## [EXERCISE GOAL]
Reproduce each of the records below line for line, changing nothing.

## [DATA FOR THIS TASK]
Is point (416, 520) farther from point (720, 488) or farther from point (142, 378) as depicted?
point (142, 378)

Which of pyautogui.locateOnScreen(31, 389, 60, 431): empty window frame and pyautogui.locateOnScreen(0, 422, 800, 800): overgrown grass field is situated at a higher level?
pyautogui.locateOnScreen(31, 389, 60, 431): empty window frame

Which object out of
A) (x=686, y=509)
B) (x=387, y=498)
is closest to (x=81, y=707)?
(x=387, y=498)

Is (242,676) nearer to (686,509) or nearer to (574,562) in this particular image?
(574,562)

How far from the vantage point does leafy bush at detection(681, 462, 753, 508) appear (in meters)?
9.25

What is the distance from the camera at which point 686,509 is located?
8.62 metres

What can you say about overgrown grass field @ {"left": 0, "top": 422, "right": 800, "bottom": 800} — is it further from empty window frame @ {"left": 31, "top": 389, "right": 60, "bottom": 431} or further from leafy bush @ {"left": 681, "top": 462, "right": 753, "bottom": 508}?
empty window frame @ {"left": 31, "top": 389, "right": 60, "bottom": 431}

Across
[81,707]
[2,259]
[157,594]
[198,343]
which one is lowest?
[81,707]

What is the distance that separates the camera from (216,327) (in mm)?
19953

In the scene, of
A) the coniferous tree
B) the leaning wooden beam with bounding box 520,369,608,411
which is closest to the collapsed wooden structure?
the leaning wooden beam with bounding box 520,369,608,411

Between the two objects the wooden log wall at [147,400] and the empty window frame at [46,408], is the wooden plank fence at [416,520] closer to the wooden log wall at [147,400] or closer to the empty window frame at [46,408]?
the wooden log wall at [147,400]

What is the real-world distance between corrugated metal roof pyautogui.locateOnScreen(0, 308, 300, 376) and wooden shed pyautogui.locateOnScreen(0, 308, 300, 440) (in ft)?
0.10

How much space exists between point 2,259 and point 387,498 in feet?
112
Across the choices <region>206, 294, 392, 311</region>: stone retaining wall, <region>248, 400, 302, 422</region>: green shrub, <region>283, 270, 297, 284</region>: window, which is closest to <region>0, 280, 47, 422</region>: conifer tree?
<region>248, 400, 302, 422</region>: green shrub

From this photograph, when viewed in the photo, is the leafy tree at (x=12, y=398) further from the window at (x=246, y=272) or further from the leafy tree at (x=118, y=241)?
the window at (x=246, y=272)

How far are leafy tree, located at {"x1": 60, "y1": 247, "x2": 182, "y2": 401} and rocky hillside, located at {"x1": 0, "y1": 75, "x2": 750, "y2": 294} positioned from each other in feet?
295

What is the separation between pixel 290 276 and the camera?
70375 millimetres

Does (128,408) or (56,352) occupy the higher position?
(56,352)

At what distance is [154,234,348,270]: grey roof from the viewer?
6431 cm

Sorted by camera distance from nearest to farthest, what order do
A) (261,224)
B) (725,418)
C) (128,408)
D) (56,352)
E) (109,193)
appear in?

## [RIGHT ANSWER]
Is point (416, 520) farther from point (720, 488) or farther from point (142, 378) as depicted?
point (142, 378)

Which of pyautogui.locateOnScreen(31, 389, 60, 431): empty window frame and pyautogui.locateOnScreen(0, 422, 800, 800): overgrown grass field is situated at a higher level?
pyautogui.locateOnScreen(31, 389, 60, 431): empty window frame

Which object out of
A) (x=686, y=509)
B) (x=387, y=498)
is closest to (x=81, y=707)?
(x=387, y=498)

Is (242,676) nearer to (686,509) or nearer to (574,562) in this particular image?
(574,562)

How far from the vantage point does leafy bush at detection(681, 462, 753, 508) appear (in meters)?
9.25

What is the distance from the camera at which point 686,509 is located?
8.62 metres

What can you say about overgrown grass field @ {"left": 0, "top": 422, "right": 800, "bottom": 800} — is it further from empty window frame @ {"left": 31, "top": 389, "right": 60, "bottom": 431} or further from leafy bush @ {"left": 681, "top": 462, "right": 753, "bottom": 508}?
empty window frame @ {"left": 31, "top": 389, "right": 60, "bottom": 431}

Across
[81,707]
[2,259]
[157,594]
[198,343]
which one is lowest?
[81,707]

What is the distance that separates the camera from (216,327) (in mm)?
19953

In the scene, of
A) the coniferous tree
B) the leaning wooden beam with bounding box 520,369,608,411
which is closest to the collapsed wooden structure?
the leaning wooden beam with bounding box 520,369,608,411

Between the two objects the wooden log wall at [147,400] and the empty window frame at [46,408], is the wooden plank fence at [416,520] closer to the wooden log wall at [147,400] or closer to the empty window frame at [46,408]?
the wooden log wall at [147,400]

What is the real-world distance between corrugated metal roof pyautogui.locateOnScreen(0, 308, 300, 376) and wooden shed pyautogui.locateOnScreen(0, 308, 300, 440) (in ft)?
0.10

How much space exists between point 2,259 and point 387,498 in feet?
112
Across the choices <region>206, 294, 392, 311</region>: stone retaining wall, <region>248, 400, 302, 422</region>: green shrub, <region>283, 270, 297, 284</region>: window, which is closest to <region>0, 280, 47, 422</region>: conifer tree?
<region>248, 400, 302, 422</region>: green shrub

From this photograph, when viewed in the photo, is the leafy tree at (x=12, y=398) further from the window at (x=246, y=272) or further from the leafy tree at (x=118, y=241)?
the window at (x=246, y=272)

How far are leafy tree, located at {"x1": 60, "y1": 247, "x2": 182, "y2": 401} and rocky hillside, located at {"x1": 0, "y1": 75, "x2": 750, "y2": 294} positioned from each other in feet?
295

What is the separation between pixel 290 276 and the camera?
70375 millimetres

Does (128,408) or (56,352) occupy the higher position?
(56,352)

At what distance is [154,234,348,270]: grey roof from the viewer?
6431 cm

Sorted by camera distance from nearest to farthest, what order do
A) (261,224)
B) (725,418)
C) (128,408)
D) (56,352)
E) (109,193)
appear in?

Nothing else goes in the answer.